▶ **提示文**:
# # # # # # #

(19)【発行国】日本国特許庁(JP)
(12)【公報種別】公開特許公報(A)
(11)【公開番号】P2024024487
(43)【公開日】2024-02-22
(54)【発明の名称】磁気メモリ
(51)【国際特許分類】
H10B 61/00 20230101AFI20240215BHJP
H01L 29/82 20060101ALI20240215BHJP
H10N 50/10 20230101ALI20240215BHJP
G11B 5/39 20060101ALI20240215BHJP
【FI】
H01L27/105 447
H01L29/82 Z
H01L43/08 Z
G11B5/39
【審査請求】未請求
【請求項の数】19
【出願形態】OL
(21)【出願番号】P 2022127338
(22)【出願日】2022-08-09
(71)【出願人】
【識別番号】318010018
【氏名又は名称】キオクシア株式会社
(74)【代理人】
【識別番号】100120031
【弁理士】
【氏名又は名称】宮嶋 学
(74)【代理人】
【識別番号】100107582
【弁理士】
【氏名又は名称】関根 毅
(74)【代理人】
【識別番号】100118843
【弁理士】
【氏名又は名称】赤岡 明
(72)【発明者】
【氏名】梅津 信之
(72)【発明者】
【氏名】近藤 剛
(72)【発明者】
【氏名】下村 尚治
(72)【発明者】
【氏名】中村 志保
(72)【発明者】
【氏名】橋本 進
(72)【発明者】
【氏名】大寺 泰章
(72)【発明者】
【氏名】上田 善寛
【テーマコード(参考)】
4M119
5D034
5F092
【Fターム(参考)】
4M119AA20
4M119BB01
4M119BB20
4M119CC05
4M119CC10
4M119DD17
4M119DD33
4M119DD52
4M119EE11
4M119FF05
4M119FF13
4M119FF14
4M119KK12
5D034BA02
5F092AB06
5F092AB07
5F092AB08
5F092AC11
5F092AD23
5F092AD26
5F092BC04
(57)【要約】
【課題】情報の書込み効率を向上させた磁気メモリを提供する。

# # # # # # #

保存済みデータ項目
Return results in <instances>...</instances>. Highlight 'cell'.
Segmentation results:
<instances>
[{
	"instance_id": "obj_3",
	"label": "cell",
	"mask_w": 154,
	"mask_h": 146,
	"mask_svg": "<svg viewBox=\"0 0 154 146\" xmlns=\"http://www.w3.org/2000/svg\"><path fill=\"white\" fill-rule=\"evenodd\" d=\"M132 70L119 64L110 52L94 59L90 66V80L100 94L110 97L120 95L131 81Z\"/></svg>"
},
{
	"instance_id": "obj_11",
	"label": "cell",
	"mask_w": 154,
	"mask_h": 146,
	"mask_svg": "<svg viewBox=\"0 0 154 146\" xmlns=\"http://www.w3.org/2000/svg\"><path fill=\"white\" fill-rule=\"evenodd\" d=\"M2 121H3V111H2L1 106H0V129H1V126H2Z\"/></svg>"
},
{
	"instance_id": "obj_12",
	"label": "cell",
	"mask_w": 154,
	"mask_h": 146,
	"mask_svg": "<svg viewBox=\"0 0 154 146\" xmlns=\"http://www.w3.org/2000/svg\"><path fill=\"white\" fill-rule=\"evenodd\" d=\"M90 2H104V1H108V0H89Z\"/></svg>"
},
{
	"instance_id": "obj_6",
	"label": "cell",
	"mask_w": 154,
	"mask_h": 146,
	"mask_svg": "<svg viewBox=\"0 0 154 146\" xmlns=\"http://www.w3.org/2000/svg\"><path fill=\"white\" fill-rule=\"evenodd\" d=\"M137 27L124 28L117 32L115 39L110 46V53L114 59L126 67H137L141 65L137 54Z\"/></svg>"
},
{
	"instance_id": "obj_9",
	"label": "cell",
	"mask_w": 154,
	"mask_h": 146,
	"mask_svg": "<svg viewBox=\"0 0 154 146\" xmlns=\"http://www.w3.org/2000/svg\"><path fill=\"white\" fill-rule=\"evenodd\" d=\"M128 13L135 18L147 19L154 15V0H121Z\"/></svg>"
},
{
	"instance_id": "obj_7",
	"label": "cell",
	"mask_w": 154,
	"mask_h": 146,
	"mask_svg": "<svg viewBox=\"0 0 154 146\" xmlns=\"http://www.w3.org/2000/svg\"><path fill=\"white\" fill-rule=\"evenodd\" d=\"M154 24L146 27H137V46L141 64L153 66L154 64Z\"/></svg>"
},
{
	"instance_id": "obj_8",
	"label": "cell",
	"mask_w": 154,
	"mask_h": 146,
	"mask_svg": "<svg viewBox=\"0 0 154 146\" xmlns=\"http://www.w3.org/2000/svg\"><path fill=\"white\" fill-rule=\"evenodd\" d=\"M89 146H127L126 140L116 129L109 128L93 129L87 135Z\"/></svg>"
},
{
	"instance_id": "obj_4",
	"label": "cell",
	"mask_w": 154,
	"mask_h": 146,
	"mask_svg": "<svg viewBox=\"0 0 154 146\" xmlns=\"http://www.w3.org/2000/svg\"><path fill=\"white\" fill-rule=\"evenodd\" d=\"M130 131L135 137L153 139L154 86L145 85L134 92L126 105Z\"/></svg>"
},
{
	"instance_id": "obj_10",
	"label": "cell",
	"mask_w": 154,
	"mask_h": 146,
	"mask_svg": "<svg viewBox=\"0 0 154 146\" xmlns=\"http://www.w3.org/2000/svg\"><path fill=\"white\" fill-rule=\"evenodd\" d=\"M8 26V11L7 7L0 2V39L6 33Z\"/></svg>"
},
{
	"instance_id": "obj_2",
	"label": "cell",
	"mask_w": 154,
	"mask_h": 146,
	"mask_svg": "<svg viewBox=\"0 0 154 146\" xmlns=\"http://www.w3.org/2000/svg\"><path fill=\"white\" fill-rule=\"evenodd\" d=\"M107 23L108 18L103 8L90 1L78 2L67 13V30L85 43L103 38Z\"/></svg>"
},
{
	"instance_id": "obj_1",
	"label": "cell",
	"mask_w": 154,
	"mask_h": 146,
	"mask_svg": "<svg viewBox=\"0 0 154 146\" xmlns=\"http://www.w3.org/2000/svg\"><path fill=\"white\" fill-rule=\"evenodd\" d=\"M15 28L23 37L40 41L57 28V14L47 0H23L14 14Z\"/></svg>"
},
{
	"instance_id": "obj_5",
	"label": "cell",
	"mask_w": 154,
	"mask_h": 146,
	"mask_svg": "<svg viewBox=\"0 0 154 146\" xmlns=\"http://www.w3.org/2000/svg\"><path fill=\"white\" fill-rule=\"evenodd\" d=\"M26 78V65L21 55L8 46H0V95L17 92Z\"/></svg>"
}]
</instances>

# # # # # # #

▶ **作業の目的**: 提示文で発明者として記載されている人の氏名をすべて挙げてください。 提示文の内容だけを根拠にする。

▶ **解答**: 梅津 信之、近藤 剛、下村 尚治、中村 志保、橋本 進、大寺 泰章、上田 善寛